-- Start --

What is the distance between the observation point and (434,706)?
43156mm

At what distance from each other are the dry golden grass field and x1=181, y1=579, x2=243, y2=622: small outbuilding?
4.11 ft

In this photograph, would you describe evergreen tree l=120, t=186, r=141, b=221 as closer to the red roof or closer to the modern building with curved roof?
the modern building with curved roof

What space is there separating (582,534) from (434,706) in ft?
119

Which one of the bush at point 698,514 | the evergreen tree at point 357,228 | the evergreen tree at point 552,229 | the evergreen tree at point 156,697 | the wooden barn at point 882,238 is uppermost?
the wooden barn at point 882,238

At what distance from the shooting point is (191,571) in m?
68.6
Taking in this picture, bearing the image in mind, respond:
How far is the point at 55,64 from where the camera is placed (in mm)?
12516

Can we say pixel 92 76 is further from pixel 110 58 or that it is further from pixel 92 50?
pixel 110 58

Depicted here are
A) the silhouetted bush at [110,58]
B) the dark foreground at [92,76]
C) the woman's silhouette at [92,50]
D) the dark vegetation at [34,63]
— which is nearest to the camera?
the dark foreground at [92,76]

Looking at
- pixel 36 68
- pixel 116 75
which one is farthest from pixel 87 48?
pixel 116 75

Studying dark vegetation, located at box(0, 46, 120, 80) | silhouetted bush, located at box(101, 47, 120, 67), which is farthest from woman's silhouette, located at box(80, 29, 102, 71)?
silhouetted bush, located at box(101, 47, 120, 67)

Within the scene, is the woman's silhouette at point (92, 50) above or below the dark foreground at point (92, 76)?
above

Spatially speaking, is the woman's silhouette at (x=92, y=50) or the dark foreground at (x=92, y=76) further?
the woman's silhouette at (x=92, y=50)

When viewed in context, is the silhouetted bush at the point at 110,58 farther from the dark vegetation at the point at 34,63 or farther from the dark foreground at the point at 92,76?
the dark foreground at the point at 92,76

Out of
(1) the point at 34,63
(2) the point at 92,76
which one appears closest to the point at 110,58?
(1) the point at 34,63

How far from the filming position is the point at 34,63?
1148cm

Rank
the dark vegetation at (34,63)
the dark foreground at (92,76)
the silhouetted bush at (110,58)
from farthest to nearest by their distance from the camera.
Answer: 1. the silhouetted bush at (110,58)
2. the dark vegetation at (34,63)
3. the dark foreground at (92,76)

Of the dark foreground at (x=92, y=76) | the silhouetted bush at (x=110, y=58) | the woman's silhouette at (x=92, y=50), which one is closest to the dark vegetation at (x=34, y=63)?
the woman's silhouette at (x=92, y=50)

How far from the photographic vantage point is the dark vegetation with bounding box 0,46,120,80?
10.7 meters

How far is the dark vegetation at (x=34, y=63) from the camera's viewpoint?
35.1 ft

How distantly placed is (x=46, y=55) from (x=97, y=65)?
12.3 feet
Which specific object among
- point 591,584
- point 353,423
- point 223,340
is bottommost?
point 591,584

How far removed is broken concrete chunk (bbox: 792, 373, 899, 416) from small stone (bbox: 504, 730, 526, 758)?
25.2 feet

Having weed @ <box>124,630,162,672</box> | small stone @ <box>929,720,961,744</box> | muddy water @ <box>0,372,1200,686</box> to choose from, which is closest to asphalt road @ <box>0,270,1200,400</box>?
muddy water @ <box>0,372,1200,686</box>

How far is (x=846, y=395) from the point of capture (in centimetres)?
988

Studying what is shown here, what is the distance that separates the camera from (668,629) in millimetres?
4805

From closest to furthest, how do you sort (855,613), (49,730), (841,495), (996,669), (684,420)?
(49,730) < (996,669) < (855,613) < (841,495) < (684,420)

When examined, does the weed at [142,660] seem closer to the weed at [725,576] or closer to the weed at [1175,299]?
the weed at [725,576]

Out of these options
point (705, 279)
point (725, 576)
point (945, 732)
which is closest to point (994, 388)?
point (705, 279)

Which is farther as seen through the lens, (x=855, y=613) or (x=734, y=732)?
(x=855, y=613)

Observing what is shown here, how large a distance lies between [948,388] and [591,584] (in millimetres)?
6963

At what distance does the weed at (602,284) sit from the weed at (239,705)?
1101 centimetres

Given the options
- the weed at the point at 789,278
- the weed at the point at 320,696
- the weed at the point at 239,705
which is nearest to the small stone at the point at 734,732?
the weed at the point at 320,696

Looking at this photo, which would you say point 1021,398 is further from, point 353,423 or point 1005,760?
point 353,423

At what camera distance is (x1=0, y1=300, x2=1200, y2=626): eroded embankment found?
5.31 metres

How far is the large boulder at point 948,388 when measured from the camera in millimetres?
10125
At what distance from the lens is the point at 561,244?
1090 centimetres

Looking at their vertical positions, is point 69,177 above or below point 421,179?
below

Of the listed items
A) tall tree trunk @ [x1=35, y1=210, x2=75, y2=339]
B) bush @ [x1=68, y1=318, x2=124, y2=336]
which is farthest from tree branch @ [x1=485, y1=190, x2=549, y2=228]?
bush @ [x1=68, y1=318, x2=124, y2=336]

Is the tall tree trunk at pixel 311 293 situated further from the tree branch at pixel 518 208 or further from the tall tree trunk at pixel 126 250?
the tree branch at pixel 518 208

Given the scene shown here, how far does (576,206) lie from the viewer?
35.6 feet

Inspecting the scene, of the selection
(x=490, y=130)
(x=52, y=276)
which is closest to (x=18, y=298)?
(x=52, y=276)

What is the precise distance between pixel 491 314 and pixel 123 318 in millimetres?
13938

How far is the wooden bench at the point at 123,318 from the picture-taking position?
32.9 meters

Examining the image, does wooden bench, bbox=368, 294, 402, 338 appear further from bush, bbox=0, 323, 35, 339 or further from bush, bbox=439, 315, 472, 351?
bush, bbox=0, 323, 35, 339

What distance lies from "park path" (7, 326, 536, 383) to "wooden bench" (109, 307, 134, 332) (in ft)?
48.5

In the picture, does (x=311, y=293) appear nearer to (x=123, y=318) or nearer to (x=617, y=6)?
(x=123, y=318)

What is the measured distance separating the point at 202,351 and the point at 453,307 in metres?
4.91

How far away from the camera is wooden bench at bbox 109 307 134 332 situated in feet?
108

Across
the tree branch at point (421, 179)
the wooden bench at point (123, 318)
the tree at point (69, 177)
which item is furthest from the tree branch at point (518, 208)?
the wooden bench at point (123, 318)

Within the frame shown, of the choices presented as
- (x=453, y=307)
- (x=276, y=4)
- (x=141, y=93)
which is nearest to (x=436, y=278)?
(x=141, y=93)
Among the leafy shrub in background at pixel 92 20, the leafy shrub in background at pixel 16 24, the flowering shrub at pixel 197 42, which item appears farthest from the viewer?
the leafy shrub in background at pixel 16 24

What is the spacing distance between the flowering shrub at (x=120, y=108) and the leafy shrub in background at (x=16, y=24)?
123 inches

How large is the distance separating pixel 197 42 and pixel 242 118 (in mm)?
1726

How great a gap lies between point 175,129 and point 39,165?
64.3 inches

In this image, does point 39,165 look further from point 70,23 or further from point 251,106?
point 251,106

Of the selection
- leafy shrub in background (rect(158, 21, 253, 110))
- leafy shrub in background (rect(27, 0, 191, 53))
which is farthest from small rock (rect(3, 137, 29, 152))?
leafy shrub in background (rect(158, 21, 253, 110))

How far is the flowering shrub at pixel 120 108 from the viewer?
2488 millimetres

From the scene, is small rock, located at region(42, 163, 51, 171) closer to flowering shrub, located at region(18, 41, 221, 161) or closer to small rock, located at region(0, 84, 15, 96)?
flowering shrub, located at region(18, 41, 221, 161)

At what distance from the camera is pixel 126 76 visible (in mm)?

-- End --

#### Problem description
Lay out the rows from the line containing "At what camera" through the line containing "1090 centimetres" as a two-column CSV with the header text,answer, one line per row. Put each row's text and its answer in separately quoted fields, replacing any line breaks with spaces.

#### Full answer
text,answer
"At what camera distance is (x1=0, y1=300, x2=1200, y2=626): eroded embankment found?","5.31 metres"
"How far is the large boulder at point 948,388 when measured from the camera in millimetres?","10125"
"At what distance from the lens is the point at 561,244?","1090 centimetres"